- Questions about scene geometry -
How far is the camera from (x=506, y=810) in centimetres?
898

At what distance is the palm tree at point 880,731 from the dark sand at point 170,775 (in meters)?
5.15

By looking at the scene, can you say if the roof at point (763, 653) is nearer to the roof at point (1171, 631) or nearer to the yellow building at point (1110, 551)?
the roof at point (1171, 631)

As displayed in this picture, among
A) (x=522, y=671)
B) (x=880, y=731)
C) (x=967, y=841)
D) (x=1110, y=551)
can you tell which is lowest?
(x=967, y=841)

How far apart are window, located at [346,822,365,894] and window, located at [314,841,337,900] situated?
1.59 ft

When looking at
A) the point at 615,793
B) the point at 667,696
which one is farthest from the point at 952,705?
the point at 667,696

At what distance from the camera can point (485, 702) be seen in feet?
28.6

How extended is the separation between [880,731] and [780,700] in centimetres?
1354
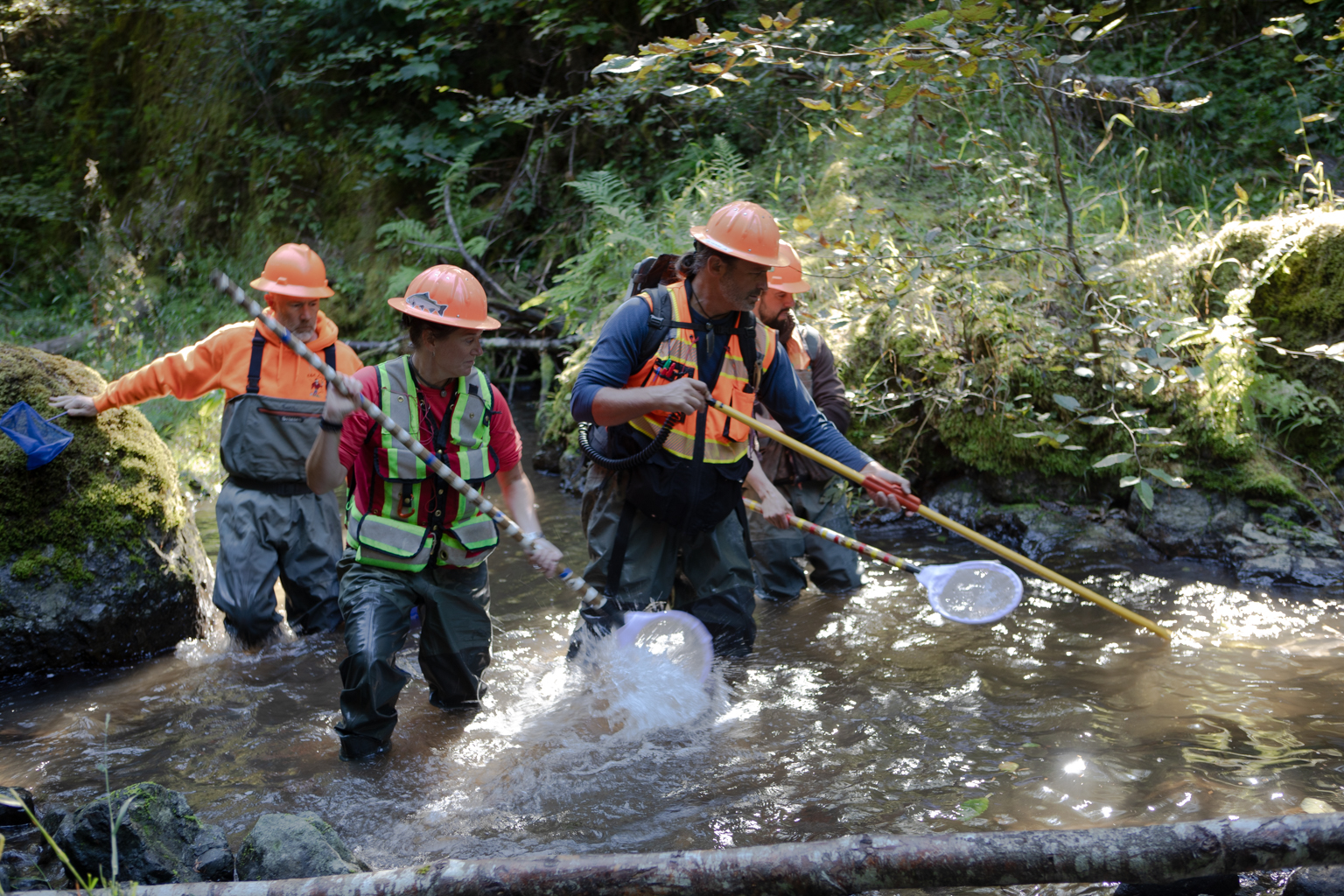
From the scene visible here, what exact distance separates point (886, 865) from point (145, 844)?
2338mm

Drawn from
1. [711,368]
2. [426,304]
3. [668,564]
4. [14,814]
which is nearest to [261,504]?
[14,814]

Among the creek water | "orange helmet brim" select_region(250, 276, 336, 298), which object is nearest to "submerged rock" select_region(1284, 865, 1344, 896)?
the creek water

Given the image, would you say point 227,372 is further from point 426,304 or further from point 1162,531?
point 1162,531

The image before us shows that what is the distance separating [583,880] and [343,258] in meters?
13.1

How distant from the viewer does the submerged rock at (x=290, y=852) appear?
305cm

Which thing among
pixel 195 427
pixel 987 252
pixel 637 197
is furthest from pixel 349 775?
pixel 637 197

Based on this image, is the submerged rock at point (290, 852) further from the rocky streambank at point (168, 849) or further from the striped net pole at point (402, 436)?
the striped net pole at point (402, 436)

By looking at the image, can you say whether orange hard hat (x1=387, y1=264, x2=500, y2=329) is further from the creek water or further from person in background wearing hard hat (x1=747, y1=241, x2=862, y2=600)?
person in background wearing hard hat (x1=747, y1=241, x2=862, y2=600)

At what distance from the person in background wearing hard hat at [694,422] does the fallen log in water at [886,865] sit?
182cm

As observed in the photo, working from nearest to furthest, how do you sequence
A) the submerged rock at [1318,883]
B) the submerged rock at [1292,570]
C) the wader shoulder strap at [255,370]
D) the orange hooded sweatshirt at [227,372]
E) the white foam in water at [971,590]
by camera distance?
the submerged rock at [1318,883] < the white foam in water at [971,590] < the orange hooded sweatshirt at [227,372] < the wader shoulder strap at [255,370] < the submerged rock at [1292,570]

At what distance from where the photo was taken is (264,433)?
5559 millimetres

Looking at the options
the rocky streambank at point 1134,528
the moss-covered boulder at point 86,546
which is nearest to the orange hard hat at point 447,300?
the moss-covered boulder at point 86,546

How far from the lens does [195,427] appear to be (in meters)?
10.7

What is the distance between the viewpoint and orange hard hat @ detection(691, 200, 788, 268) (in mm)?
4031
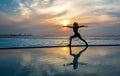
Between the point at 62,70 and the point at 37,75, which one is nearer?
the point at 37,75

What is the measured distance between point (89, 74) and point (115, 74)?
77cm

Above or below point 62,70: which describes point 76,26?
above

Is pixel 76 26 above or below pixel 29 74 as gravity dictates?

- What to work on -
Could you express the lines from the one with "Looking at the options" through the final line, both included, as a Markdown table with the columns Row and Line? Omit blank lines and leave the pictures out.

- Result of this task -
| Row | Line |
|---|---|
| 1 | Looking at the options |
| 2 | the rocky streambank at point 1134,528 |
| 3 | the moss-covered boulder at point 86,546 |
| 4 | which is nearest to the orange hard hat at point 447,300? |
| 5 | the moss-covered boulder at point 86,546 |
| 6 | How far from the lens does [195,427] appear to be (in meters)? |
| 7 | 10.7 |
| 8 | What is the distance between the viewpoint and orange hard hat @ detection(691, 200, 788, 268) (in mm)? |
| 9 | 4031 |
| 10 | Between the point at 62,70 and the point at 37,75, which one is nearer? |
| 11 | the point at 37,75 |
| 12 | What is the measured distance between point (89, 74) and point (115, 74)? |
| 13 | 77cm |
| 14 | Above or below point 62,70: which describes point 76,26? |
| 15 | above |
| 16 | Is pixel 76 26 above or below pixel 29 74 as gravity dictates? |